*** DATA LISTING ***
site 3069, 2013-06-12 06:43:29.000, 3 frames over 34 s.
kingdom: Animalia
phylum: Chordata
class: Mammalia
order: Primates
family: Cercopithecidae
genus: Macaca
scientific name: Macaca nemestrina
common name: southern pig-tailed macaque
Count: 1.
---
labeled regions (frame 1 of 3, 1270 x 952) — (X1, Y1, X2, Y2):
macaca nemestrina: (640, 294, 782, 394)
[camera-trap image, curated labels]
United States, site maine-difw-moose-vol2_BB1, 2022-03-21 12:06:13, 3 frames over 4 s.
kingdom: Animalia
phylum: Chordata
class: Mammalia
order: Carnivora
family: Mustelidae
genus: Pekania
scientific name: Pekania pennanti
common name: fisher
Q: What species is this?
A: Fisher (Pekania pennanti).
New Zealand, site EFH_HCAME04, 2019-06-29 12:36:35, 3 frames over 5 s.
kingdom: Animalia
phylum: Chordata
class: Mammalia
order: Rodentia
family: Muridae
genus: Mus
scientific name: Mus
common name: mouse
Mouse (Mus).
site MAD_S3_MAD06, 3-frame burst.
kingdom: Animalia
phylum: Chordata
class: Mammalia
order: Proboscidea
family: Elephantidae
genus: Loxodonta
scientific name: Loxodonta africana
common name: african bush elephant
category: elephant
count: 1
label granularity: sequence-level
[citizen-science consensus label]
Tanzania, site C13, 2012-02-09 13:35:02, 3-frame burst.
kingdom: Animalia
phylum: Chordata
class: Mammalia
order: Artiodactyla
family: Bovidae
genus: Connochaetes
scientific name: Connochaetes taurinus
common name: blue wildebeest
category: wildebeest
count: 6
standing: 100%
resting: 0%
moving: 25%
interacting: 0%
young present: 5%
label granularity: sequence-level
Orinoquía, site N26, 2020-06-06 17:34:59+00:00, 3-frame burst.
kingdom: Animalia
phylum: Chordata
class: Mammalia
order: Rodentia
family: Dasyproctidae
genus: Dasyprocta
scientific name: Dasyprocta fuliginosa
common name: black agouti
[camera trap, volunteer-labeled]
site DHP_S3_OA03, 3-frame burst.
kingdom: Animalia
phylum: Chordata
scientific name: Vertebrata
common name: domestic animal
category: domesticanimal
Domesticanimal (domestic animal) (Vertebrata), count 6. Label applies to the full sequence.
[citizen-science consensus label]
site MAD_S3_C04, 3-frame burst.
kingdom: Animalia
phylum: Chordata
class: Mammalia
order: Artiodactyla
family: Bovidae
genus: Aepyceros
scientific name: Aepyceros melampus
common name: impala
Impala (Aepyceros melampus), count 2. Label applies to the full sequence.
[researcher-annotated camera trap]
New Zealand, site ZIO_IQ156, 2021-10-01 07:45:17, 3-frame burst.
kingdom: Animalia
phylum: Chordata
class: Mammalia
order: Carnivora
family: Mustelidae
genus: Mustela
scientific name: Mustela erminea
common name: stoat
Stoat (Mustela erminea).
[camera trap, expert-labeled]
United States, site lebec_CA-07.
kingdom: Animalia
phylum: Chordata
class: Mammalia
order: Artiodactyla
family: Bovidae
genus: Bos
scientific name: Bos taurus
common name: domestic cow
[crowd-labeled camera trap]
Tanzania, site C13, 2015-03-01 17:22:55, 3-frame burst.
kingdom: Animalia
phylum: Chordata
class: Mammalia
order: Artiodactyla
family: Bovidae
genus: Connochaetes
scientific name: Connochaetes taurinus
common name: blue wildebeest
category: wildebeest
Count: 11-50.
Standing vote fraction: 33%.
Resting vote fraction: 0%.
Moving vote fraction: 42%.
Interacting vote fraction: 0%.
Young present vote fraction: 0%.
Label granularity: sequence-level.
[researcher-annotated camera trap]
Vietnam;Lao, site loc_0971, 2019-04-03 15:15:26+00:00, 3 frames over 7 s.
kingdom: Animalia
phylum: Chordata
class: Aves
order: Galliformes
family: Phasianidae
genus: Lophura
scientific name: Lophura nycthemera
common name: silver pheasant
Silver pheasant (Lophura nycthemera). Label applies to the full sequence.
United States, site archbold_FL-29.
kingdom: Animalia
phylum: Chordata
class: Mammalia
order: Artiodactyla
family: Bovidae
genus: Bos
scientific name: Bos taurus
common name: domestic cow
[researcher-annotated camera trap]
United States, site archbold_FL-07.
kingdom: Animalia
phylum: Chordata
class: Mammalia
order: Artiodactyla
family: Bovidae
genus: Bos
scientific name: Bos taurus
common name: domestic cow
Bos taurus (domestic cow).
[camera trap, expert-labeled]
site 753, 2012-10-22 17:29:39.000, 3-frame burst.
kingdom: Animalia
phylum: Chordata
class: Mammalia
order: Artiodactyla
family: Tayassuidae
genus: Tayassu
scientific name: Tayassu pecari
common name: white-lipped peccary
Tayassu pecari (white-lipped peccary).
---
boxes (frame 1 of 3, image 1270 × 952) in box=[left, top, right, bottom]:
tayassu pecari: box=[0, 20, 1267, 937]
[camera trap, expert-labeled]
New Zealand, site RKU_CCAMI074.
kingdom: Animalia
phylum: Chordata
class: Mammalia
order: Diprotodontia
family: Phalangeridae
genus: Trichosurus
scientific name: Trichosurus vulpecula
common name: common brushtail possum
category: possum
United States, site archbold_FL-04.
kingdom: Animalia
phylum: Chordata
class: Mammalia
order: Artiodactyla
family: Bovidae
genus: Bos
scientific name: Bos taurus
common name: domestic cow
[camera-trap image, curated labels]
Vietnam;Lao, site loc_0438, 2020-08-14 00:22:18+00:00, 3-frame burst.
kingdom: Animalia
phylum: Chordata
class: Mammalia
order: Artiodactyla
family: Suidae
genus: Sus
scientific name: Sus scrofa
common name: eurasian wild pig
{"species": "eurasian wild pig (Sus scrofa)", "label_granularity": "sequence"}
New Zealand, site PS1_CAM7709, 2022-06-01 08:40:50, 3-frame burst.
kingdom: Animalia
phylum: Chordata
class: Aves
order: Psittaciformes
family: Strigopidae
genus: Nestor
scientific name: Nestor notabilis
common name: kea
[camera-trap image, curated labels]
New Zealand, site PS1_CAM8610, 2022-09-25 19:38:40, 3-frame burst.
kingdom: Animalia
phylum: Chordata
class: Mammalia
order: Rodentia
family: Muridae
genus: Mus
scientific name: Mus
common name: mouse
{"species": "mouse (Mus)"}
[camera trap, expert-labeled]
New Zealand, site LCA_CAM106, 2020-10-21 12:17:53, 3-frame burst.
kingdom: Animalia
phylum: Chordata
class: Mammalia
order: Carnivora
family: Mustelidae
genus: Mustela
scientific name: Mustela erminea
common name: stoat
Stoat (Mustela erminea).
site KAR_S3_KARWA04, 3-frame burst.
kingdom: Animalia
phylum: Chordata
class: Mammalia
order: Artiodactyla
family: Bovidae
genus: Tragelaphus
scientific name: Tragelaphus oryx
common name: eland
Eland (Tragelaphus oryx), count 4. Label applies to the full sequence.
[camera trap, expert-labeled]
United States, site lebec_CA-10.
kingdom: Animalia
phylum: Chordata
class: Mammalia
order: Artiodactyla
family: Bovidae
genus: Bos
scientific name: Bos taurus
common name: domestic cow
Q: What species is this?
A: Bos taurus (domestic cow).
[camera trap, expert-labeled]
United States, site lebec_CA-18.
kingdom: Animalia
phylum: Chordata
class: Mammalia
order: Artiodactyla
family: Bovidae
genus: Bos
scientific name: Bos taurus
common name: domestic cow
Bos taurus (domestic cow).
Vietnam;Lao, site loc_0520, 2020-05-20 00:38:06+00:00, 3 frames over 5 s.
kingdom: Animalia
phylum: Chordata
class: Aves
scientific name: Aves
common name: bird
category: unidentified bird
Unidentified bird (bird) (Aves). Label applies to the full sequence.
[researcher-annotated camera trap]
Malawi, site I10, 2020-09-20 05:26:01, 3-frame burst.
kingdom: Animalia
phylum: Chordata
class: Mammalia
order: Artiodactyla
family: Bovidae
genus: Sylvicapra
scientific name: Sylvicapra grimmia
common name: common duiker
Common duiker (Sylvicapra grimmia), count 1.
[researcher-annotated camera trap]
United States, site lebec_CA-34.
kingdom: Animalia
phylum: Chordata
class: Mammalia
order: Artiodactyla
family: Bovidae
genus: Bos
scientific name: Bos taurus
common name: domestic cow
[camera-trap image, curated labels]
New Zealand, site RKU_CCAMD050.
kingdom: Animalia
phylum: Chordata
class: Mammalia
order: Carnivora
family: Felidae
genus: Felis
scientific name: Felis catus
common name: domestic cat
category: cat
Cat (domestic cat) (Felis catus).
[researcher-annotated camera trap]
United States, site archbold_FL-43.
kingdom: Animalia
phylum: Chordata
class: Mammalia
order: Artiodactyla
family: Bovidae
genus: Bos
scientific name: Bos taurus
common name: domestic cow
*** End of DATA LISTING ***
- _PROBLEM STATEMENT_
The reply should hold only the lines of the listing above starting at the line containing "genus: Macaca" and ending at the line containing "scientific name: Pekania pennanti", exactly as written.

- _SOLUTION TO THIS TASK_
genus: Macaca
scientific name: Macaca nemestrina
common name: southern pig-tailed macaque
Count: 1.
---
labeled regions (frame 1 of 3, 1270 x 952) — (X1, Y1, X2, Y2):
macaca nemestrina: (640, 294, 782, 394)
[camera-trap image, curated labels]
United States, site maine-difw-moose-vol2_BB1, 2022-03-21 12:06:13, 3 frames over 4 s.
kingdom: Animalia
phylum: Chordata
class: Mammalia
order: Carnivora
family: Mustelidae
genus: Pekania
scientific name: Pekania pennanti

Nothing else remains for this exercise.